Constraining the Kerr parameters via X-ray reflection spectroscopy

TL;DR

This paper explores how future X-ray reflection spectroscopy observations, specifically with the LAD instrument on eXTP, can constrain parameters describing deviations from the Kerr black hole model, enhancing tests of gravity in strong fields.

Contribution

It demonstrates that 200 ks observations with LAD/eXTP can effectively constrain most Kerr parameters, except for the weakly impacting parameter b_{11}.

Findings

Most Kerr parameters can be constrained with sufficient observation time.

The parameter b_{11} remains challenging to measure due to its weak influence.

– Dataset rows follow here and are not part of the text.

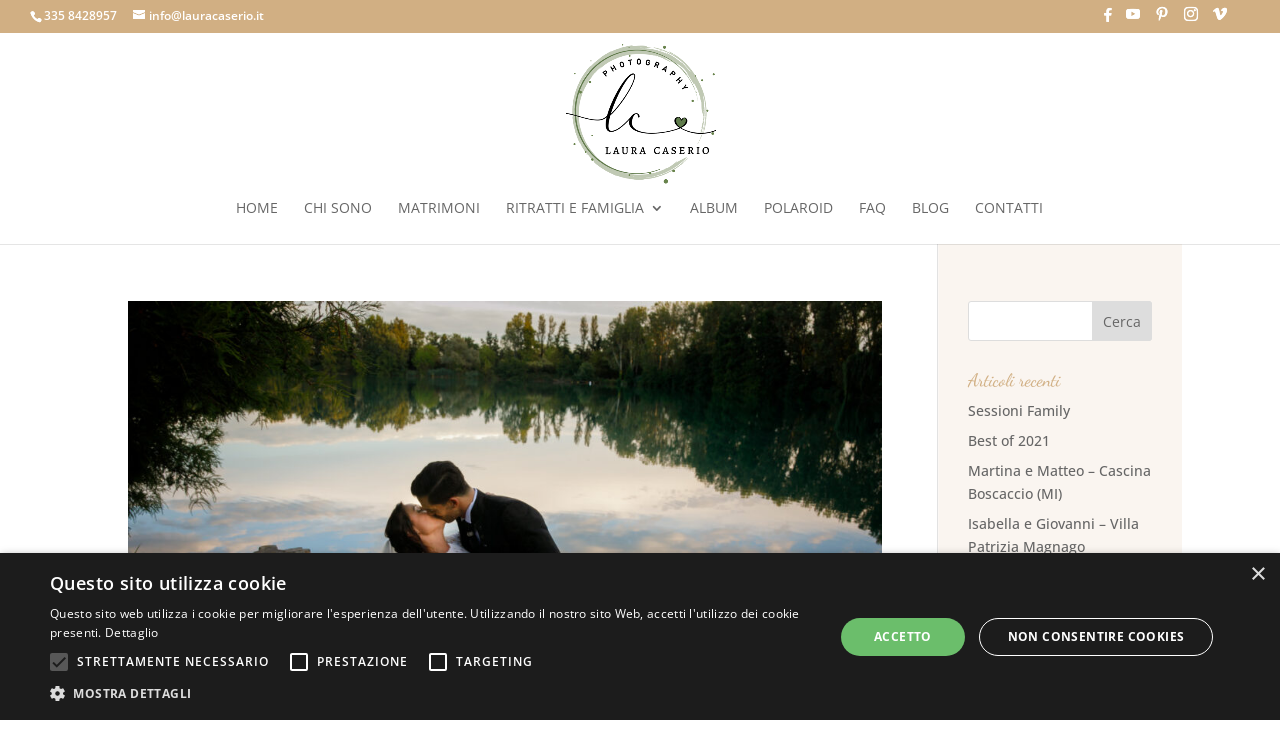

--- FILE ---
content_type: text/css
request_url: https://www.lauracaserio.it/wp-content/uploads/wtfdivi/wp_head.css?ver=1571322470
body_size: 493
content:
@media only screen and (max-width:767px){div#et-secondary-menu{display:block !important;margin-top:0 !important;padding-top:.75em}#et-secondary-menu>div.et_duplicate_social_icons>ul>li a{display:block;padding-bottom:.75em}}@media only screen and (min-width:768px) and (max-width:980px){div#et-secondary-menu{display:block !important;padding-top:.75em}}#top-header #et-info-phone a:hover,#top-header #et-info a:hover span#et-info-phone,#top-header #et-info a:hover span#et-info-email,#top-header #et-info #db-info-text a:hover,#top-header .et-social-icon a:hover,#top-header #et-secondary-nav a:hover{color:#444 !important;opacity:1 !important}#top-header #et-info #db-info-text a,#top-header #et-info #db-info-text a:hover,#top-header #et-info a span#et-info-phone,#top-header #et-info a:hover span#et-info-phone{-webkit-transition:color .5s;-moz-transition:color .5s;transition:color .5s}@media only screen and (min-width:981px){#et-info #et-social-icons,#et-info .et-social-icons{display:none}}#top-menu-nav #top-menu a:hover,#mobile_menu_slide a:hover{color:#d1af83 !important;opacity:1 !important}@media only screen and ( max-width:980px){#main-header .container{width:100%;box-sizing:border-box;padding-right:30px;padding-left:30px}#main-header .logo_container{width:auto}#main-header #logo{max-width:100%}}@media only screen and ( max-width:980px){#et_top_search{display:none !important}}.et_header_style_centered .mobile_nav,.et_header_style_split .mobile_nav{background-color:#d1af83 !important}@media only screen and (max-width:980px){#et-top-navigation span.mobile_menu_bar:before,#et-top-navigation span.mobile_menu_bar:after{color:#fff !important}}@media only screen and (max-width:479px){.form-submit input{max-width:280px;white-space:normal}}@media only screen and (min-width:480px) and (max-width:768px){.form-submit input{max-width:400px;white-space:normal}}#et-info-phone:hover{opacity:0.7;-moz-transition:all 0.4s ease-in-out;-webkit-transition:all 0.4s ease-in-out;transition:all 0.4s ease-in-out}@media (min-width:981px){#main-content div.container:before{-moz-background-clip:padding;-webkit-background-clip:padding;background-clip:padding-box}.et_right_sidebar #main-content div.container:before{border-right-style:solid !important;border-right-color:rgba(209,175,131,0.12) !important;border-right-width:0 !important}.et_left_sidebar #main-content div.container:before{border-left-style:solid !important;border-left-color:rgba(209,175,131,0.12) !important;border-left-width:0 !important}#sidebar{position:relative}}@media (max-width:980px){#sidebar{background-color:rgba(209,175,131,0.12);padding:30px !important}#main-content{padding-bottom:30px}}

--- FILE ---
content_type: application/javascript
request_url: https://www.lauracaserio.it/wp-content/uploads/wtfdivi/wp_footer.js?ver=1571322470
body_size: 635
content:
jQuery(function($){$('.et-social-icons:not(:has(.et-social-youtube))').append('<li class="et-social-icon et-social-youtube"><a href="https://www.youtube.com/channel/UCNdcDLX8nzQ-0aWOS_yKOcQ/featured" class="icon" alt="YouTube" aria-label="YouTube"><span>YouTube</span></a></li>&nbsp;');$('.et-social-icons:not(:has(.et-social-pinterest))').append('<li class="et-social-icon et-social-pinterest"><a href="http://www.pinterest.com/lauracaserio" class="icon" alt="Pinterest" aria-label="Pinterest"><span>Pinterest</span></a></li>&nbsp;');$('.et-social-icons:not(:has(.et-social-instagram))').append('<li class="et-social-icon et-social-instagram"><a href="https://www.instagram.com/lauracaseriowedding/" class="icon" alt="Instagram" aria-label="Instagram"><span>Instagram</span></a></li>&nbsp;');$('.et-social-icons:not(:has(.et-social-vimeo))').append('<li class="et-social-icon et-social-vimeo"><a href="https://vimeo.com/lauracaseriofotografia" class="icon" alt="Vimeo" aria-label="Vimeo"><span>Vimeo</span></a></li>&nbsp;');});jQuery(function($){$('.et-social-icon a, .et-extra-social-icon a').attr('target','_blank');});document.addEventListener('DOMContentLoaded',function(event){if(window.location.hash&&!(window.location.hash.includes('targetText='))){setTimeout(function(){if(window.hasOwnProperty('et_location_hash_style')){window.db_location_hash_style=window.et_location_hash_style;}else{window.scrollTo(0,0);var db_hash_elem=document.getElementById(window.location.hash.substring(1));if(db_hash_elem){window.db_location_hash_style=db_hash_elem.style.display;db_hash_elem.style.display='none';}}
setTimeout(function(){var elem=jQuery(window.location.hash);elem.css('display',window.db_location_hash_style);et_pb_smooth_scroll(elem,false,800);},700);},0);}});jQuery(function($){$('#et-info .et-social-icons').prependTo('#et-secondary-menu');$('#et-secondary-menu .et_duplicate_social_icons').remove();});jQuery(function($){$('#et-info-phone').wrap(function(){var num='3358428957';num=num.replace(/[^0-9+]+/g,'-');num=num.replace(/^[-]|[-]$/g,'');return'<a href="tel:'+num+'"></a>';});});jQuery(function($){db006_update_sidebar_bg_width();$(window).resize(function(){db006_update_sidebar_bg_width();});function db006_update_sidebar_bg_width(){db006_inlinecss('db006_sidebar_width','@media (min-width: 981px) { .et_right_sidebar #main-content div.container:before { border-right-width:'+($('#sidebar').width()+60)+'px !important; right:-30px !important;}.et_left_sidebar #main-content div.container:before { border-left-width:'+($('#sidebar').width()+60)+'px !important; left:-30px !important;}}');}
function db006_inlinecss(id,css){$('#'+id).remove();jQuery('head').append('<style id="'+id+'">'+css+'</style>');}});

Simulations show the potential of future X-ray missions in testing black hole metrics.

Abstract

In a recent paper [Ghasemi-Nodehi & Bambi, EPJC 76 (2016) 290], we have proposed a new parametrization for testing the Kerr nature of astrophysical black hole candidates. In the present work, we study the possibility of constraining the "Kerr parameters" of our proposal using X-ray reflection spectroscopy, the so-called iron line method. We simulate observations with the LAD instrument on board of the future eXTP mission assuming an exposure time of 200~ks. We fit the simulated data to see if the Kerr parameters can be constrained. If we have the correct astrophysical model, 200~ks observations with LAD/eXTP can constrain all the Kerr parameters with the exception of $b_{11}$, whose impact on the iron line profile is extremely weak and its measurement looks very challenging.